By Dana Rubinstein
Feb. 8, 2021
With the pandemic transforming New York City’s mayoral race into a mostly virtual affair, the best way to connect directly with voters would seem to be through television ads. Yet so far, the airwaves have been silent.
That will change on Tuesday, when Shaun Donovan, the former Obama and Bloomberg administration official, kicks off the first television ad campaign of any significance in the contest.
By being first out of the gate, Mr. Donovan is trying to gain attention and seize a narrative advantage, an opportunity that will diminish over time as his better-funded rivals, with presumably bigger advertising budgets, join the television fray. Still, this is the race’s first television advertising purchase, according to AdImpact, an advertising analytics firm.
As of Monday afternoon, the campaign had reserved $75,000 worth of cable advertising space for the week of Feb. 9, according to AdImpact.
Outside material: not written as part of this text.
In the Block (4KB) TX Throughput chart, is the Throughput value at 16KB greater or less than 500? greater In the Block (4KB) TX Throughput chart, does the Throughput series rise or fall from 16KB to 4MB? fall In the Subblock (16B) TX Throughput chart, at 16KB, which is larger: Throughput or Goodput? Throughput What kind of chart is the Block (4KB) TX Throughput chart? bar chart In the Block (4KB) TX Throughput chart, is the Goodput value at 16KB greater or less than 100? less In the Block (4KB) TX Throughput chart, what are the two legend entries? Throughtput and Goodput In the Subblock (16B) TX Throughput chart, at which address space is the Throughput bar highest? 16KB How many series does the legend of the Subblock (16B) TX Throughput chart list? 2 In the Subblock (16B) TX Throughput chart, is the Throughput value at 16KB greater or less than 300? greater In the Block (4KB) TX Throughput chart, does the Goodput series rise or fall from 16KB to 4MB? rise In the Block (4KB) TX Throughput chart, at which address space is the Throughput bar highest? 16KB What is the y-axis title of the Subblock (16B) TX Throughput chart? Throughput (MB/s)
The ads will run on CNN, MSNBC and NY1.
The airing of the first ad will cost six figures, according to the campaign, which hopes to spend more than $1 million on television advertising by the June 22 primary. The ad’s timing, more than four months before that primary, is not coincidental.
“It doesn’t quite smack of desperation yet, but it’s clearly motivated by the fact that he’s in real danger of being marginalized as a second-tier candidate quickly,” said Neal Kwatra, a Democratic political consultant who is unaffiliated with any of the candidates. “And that matters a lot in a race that is so compressed and is such a sprint.”